A 17-year-old-girl in Patna, India recently went to the hospital complaining of stomach pains and a large mass growing in her abdominal area.
Doctor's were surprised to find that the cause of the pain was not a normal tumor. Instead, they found a mass that had teeth, hair, bones, fat, and cartilage.
The teen was suffering from a rare condition called fetus in fetu, in which the parasitic remnants of a twin are absorbed into a person's body in the uterus and remain there after birth.
'Fetus in fetu'
After the girl arrived at the hospital complaining of having had stomach pain for years and the growing mass in her abdominal area, doctors took a scan.
"An abdominal contrast-enhanced computed tomography (CECT) scan showed a well-defined mass that measured approximately 25 by 23 by 15 centimeters (9.8 by 9.1 by 5.9 inches), extending from epigastrium [just above the stomach] to upper pelvis," the medical team wrote in their case report.

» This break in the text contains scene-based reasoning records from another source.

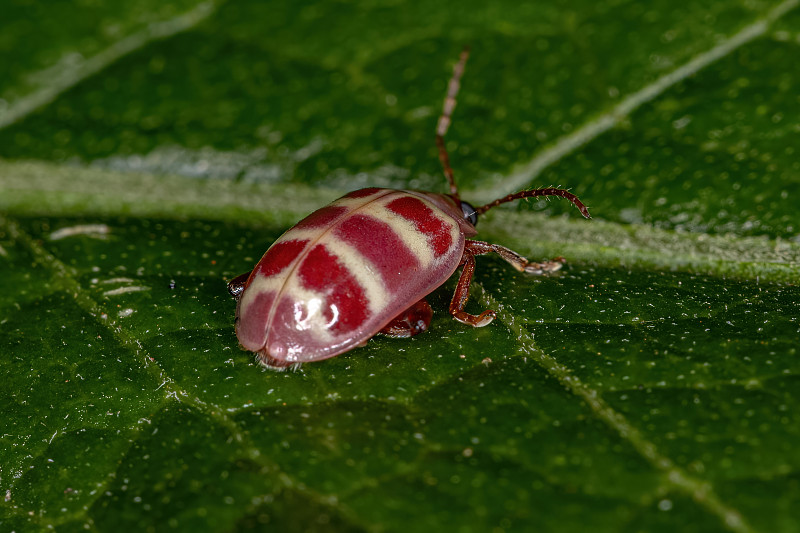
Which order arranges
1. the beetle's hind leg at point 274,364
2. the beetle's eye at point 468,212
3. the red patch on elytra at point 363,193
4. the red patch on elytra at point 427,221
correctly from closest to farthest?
the beetle's hind leg at point 274,364
the red patch on elytra at point 427,221
the red patch on elytra at point 363,193
the beetle's eye at point 468,212

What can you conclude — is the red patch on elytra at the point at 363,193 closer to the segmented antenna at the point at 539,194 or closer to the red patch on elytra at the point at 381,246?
the red patch on elytra at the point at 381,246

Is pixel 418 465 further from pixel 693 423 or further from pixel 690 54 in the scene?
pixel 690 54

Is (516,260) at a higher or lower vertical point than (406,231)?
lower

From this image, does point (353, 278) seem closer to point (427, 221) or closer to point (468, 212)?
point (427, 221)

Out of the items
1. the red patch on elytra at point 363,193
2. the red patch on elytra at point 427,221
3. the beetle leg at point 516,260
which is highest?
the red patch on elytra at point 363,193

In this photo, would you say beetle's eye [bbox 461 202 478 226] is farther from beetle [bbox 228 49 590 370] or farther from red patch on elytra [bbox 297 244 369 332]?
red patch on elytra [bbox 297 244 369 332]

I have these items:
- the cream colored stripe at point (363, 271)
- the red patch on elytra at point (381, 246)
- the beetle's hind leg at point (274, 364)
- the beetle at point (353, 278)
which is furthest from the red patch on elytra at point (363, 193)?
the beetle's hind leg at point (274, 364)

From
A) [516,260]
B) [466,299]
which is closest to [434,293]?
[466,299]

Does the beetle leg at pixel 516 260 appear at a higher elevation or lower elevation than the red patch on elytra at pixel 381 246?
lower
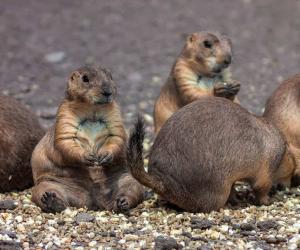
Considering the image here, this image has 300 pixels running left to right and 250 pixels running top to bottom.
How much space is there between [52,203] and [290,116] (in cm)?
258

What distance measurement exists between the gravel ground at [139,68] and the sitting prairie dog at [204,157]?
0.20 metres

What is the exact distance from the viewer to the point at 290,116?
26.7 ft

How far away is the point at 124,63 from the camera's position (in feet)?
46.4

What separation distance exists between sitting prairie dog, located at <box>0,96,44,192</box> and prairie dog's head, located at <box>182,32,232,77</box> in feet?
6.06

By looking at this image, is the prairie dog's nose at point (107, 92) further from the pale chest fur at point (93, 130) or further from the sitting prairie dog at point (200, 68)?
the sitting prairie dog at point (200, 68)

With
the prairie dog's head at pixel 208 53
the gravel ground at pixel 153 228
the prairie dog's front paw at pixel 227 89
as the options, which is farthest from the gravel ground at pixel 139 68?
the prairie dog's head at pixel 208 53

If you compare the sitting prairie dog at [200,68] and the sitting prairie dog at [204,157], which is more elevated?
the sitting prairie dog at [200,68]

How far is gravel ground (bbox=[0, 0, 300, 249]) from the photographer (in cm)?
654

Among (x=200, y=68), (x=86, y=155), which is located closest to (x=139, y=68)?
(x=200, y=68)

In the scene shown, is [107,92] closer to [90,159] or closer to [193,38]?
[90,159]

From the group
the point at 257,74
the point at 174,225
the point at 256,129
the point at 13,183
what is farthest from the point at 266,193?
the point at 257,74

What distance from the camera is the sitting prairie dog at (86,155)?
7164mm

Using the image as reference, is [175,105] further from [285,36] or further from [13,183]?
[285,36]

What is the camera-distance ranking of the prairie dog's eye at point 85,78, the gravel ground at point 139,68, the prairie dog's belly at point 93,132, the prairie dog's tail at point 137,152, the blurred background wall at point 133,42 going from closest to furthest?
the gravel ground at point 139,68 → the prairie dog's tail at point 137,152 → the prairie dog's eye at point 85,78 → the prairie dog's belly at point 93,132 → the blurred background wall at point 133,42
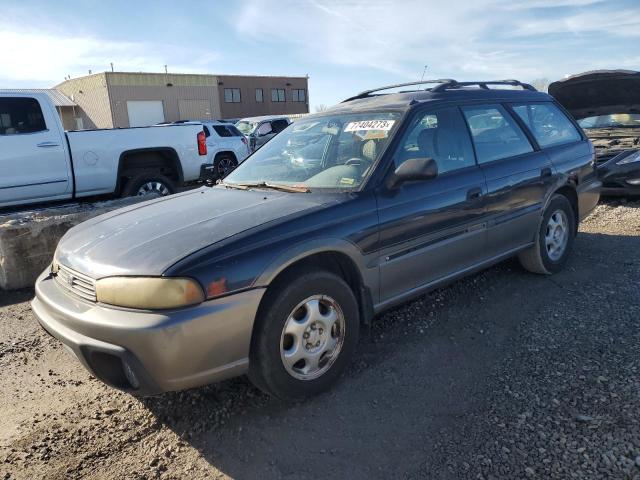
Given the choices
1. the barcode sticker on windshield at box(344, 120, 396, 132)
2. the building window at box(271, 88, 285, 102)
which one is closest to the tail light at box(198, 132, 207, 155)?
the barcode sticker on windshield at box(344, 120, 396, 132)

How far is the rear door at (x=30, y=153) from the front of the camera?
6871 mm

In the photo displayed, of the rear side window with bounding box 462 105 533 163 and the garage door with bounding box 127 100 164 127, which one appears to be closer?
the rear side window with bounding box 462 105 533 163

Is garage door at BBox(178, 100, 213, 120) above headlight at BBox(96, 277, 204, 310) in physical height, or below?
above

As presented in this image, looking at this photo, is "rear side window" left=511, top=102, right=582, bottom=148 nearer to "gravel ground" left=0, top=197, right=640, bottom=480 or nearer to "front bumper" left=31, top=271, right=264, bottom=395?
"gravel ground" left=0, top=197, right=640, bottom=480

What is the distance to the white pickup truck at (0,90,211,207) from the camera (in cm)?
694

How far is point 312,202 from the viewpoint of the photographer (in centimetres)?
313

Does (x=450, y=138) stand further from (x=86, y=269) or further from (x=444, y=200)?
(x=86, y=269)

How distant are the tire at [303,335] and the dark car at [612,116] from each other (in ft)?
19.8

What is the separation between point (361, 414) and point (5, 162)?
6.24m

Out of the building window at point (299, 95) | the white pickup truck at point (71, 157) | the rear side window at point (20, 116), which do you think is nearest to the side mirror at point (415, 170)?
the white pickup truck at point (71, 157)

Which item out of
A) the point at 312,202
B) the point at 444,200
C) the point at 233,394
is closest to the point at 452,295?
the point at 444,200

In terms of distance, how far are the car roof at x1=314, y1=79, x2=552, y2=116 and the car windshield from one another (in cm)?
15

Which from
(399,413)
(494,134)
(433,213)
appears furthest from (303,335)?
(494,134)

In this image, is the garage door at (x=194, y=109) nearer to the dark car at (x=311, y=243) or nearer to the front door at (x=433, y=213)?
the dark car at (x=311, y=243)
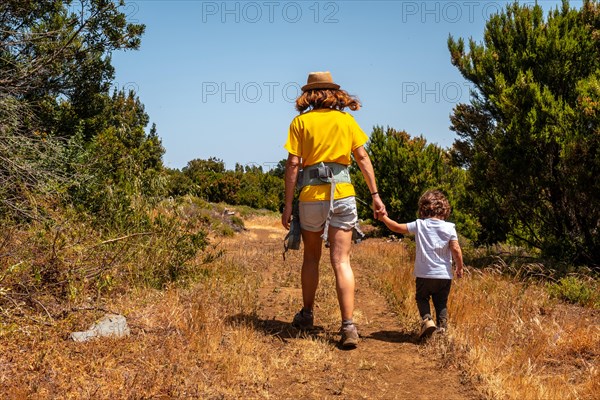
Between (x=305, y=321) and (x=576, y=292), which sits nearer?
(x=305, y=321)

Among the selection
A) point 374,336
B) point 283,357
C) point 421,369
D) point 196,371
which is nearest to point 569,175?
point 374,336

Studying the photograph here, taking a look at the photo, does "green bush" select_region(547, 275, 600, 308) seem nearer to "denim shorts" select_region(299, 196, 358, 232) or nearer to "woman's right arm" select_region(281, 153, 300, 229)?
"denim shorts" select_region(299, 196, 358, 232)

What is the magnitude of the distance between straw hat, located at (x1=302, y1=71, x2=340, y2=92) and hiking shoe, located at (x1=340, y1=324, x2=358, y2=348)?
2130mm

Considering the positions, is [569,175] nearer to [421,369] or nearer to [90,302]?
[421,369]

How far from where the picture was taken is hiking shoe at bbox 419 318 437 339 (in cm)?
459

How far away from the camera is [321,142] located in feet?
15.0

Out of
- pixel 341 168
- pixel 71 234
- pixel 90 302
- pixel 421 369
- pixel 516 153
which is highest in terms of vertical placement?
pixel 516 153

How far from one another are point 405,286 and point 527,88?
4.65 m

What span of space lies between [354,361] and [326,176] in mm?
1542

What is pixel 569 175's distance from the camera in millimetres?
8688

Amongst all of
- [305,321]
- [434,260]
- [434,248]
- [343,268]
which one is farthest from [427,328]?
[305,321]

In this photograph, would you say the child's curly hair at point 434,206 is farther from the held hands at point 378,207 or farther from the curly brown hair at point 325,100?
the curly brown hair at point 325,100

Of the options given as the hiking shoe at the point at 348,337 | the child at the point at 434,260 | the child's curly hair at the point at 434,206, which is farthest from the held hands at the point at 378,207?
the hiking shoe at the point at 348,337

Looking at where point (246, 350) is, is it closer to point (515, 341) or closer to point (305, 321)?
point (305, 321)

"It was showing fat density areas, soft tissue and multiple calcified density components of various sizes and shapes resembling the shape of vertebrae, ribs and long bones. This mass was causing displacement and compression of adjacent abdominal viscera."
The discovery of vertebrae, ribs, and fat led doctors to diagnose the teenage patient with fetus in fetu (FIF), before scheduling the teen in for surgery, Science Alert reports.

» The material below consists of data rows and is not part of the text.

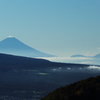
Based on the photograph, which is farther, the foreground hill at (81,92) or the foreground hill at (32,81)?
the foreground hill at (32,81)

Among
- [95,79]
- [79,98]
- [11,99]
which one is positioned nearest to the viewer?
Result: [79,98]

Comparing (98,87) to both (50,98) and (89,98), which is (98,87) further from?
(50,98)

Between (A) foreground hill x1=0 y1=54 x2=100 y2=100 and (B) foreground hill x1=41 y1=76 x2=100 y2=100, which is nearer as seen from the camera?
(B) foreground hill x1=41 y1=76 x2=100 y2=100

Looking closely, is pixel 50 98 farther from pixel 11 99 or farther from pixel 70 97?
pixel 11 99

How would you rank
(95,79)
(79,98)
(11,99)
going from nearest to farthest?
(79,98), (95,79), (11,99)

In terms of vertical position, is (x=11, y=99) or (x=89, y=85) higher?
(x=89, y=85)

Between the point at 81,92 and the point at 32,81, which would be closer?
the point at 81,92

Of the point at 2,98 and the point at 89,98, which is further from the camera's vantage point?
the point at 2,98

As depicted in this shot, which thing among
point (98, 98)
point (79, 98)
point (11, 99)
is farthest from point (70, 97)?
point (11, 99)
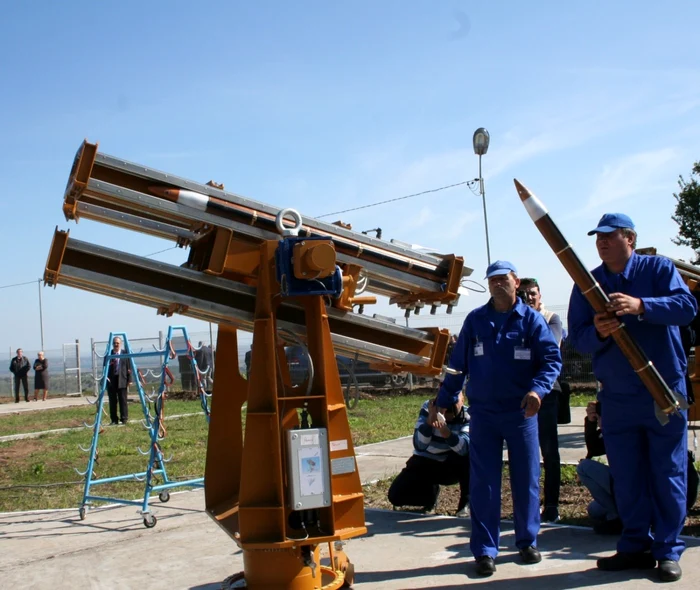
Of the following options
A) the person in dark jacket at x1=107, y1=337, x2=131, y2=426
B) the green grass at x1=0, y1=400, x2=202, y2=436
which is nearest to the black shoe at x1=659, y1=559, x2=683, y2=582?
the person in dark jacket at x1=107, y1=337, x2=131, y2=426

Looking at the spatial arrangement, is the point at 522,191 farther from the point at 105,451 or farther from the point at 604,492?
the point at 105,451

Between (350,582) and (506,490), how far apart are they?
3.12 m

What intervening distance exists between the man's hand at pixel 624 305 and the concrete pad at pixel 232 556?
5.24 ft

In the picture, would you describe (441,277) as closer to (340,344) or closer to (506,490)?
(340,344)

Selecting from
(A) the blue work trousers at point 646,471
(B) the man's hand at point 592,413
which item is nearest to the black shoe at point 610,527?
(A) the blue work trousers at point 646,471

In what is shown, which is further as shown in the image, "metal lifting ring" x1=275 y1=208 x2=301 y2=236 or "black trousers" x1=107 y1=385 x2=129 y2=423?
"black trousers" x1=107 y1=385 x2=129 y2=423

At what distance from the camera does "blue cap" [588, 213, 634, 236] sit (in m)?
5.20

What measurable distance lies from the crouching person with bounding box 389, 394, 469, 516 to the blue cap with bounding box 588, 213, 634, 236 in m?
2.28

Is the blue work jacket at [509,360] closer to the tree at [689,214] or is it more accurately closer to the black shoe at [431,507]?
the black shoe at [431,507]

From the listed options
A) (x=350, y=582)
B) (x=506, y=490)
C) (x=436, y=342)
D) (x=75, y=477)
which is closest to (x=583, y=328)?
(x=436, y=342)

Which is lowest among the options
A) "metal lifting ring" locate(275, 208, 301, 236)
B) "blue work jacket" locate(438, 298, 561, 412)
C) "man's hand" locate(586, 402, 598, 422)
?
"man's hand" locate(586, 402, 598, 422)

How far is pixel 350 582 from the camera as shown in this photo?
498 centimetres

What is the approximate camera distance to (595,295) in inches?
194

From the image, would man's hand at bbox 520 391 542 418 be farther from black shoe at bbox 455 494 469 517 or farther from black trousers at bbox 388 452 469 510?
black shoe at bbox 455 494 469 517
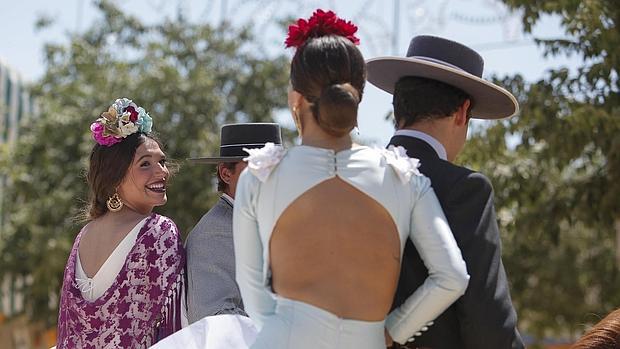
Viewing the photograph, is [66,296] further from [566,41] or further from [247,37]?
[247,37]

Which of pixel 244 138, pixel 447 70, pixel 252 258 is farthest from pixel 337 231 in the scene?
pixel 244 138

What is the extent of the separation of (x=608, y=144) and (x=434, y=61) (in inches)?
154

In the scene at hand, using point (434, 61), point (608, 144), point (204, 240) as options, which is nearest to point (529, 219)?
point (608, 144)

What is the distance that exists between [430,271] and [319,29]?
2.35 feet

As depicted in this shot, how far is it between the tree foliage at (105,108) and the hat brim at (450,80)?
9627 millimetres

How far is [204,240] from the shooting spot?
4312 mm

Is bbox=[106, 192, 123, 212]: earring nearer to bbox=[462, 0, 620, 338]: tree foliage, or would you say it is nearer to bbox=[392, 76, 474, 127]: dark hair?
bbox=[392, 76, 474, 127]: dark hair

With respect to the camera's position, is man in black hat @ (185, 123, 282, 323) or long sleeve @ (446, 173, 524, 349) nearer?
long sleeve @ (446, 173, 524, 349)

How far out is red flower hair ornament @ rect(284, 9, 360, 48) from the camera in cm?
304

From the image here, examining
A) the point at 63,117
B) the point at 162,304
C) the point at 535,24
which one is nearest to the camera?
the point at 162,304

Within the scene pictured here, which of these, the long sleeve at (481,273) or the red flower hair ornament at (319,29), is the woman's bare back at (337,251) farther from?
the red flower hair ornament at (319,29)

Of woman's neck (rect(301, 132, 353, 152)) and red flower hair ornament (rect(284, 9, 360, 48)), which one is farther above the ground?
red flower hair ornament (rect(284, 9, 360, 48))

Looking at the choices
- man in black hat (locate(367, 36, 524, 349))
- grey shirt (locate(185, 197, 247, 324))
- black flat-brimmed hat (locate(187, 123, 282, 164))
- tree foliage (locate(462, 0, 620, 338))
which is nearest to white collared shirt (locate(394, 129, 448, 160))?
man in black hat (locate(367, 36, 524, 349))

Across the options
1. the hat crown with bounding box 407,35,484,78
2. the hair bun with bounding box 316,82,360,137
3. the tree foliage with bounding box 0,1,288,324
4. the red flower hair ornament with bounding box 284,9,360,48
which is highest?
the red flower hair ornament with bounding box 284,9,360,48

The case study describes how the doctors removed a horrific sounding mass of partially formed human from the girl's abdominal cavity.
The mass is described as being made from a "hairy cheesy material, multiple teeth and structures resembling limb buds."
An extremely rare condition
FIF is somewhat of a mysterious condition - it is not fully known how it develops. One commonly held theory states that the mass is a parasitic twin that was absorbed by a child while in the uterus. As per the case report, the condition is usually discovered in young children, and the parasitic mass rarely lives for long. This was only the eighth case of FIF found in an adult.
The condition occurs in about 1 in 500,000 live births, and less than 200 cases have been reported in the medical literature.
Thankfully, the patient is doing well, and the majority of the mass was removed. However, she will have to have annual checkups to make sure small remaining tissue - not removed so as to avoid serious blood loss - has not turned cancerous. In the case report, she is quoted as saying, "thanks to all operating doctors."